ASSOCIATED POULTRY (Click Photos to Enlarge)
With its eccentric sawed-log shell, and the neon chicken perched on a big hanging sign that could be easily read by drivers coming in both directions on Victory Way, (AKA Bothell Way and Lake City Way), the Associated Poultry Company was an almost charming place to “buy direct,” as other sign boards declare, fryers and eggs cheap.
The eggs were gathered from the nesting boxes in the long log box to the rear and there the hens were also knifed, plucked, and trimmed before being brought out to the A-frame show room. There the fryers were hung above a sawdust floor from steel racks screwed to a knotty pine ceiling.
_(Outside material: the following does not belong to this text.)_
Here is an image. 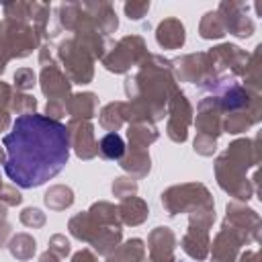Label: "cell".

The Associated Poultry was constructed in 1930 primarily, as another sings reads, to “supply the Coon Chicken Inn,” a road house with live music, and chicken dinners served from its own semi-log quarters nearby on Lake City Way. It survived for twenty years on Associated Poultry’s fryers; a menu it claimed was homage to southern cooking. Older readers may remember the front door to this chicken dinner house. One entered through the open mouth of a black face. It was a grotesque but skilled caricature of a minstrel player more than a West African male.
The Inn closed in the 1949, when America’s “Jim Crow” years of post-civil war race relations were on the eve of being rolled over with civil rights. A G.I. Joe’s New Country Store moved into the building. Associated poultry was torn down earlier in 1950-51, and replaced ten years later with a Shell station.
Artifacts from the “Coon Chicken” culture on Bothell Way are exhibited and interpreted at the Jim Crow Museum of Racist Memorabilia on the campus of Michigan’s Ferris State University. The museum’s candid mission is “to promote racial tolerance by helping people understand the historical and contemporary expressions of intolerance.”
Hi Paul: Hope all is well. Woman’s Century Club just celebrated 119th birthday. I wanted to comment on the Coon Chicken Inn as my mom used to tell me about it when I was a child and how she and my dad used to go there when they were dating. Thanks for bringing back another happy memory.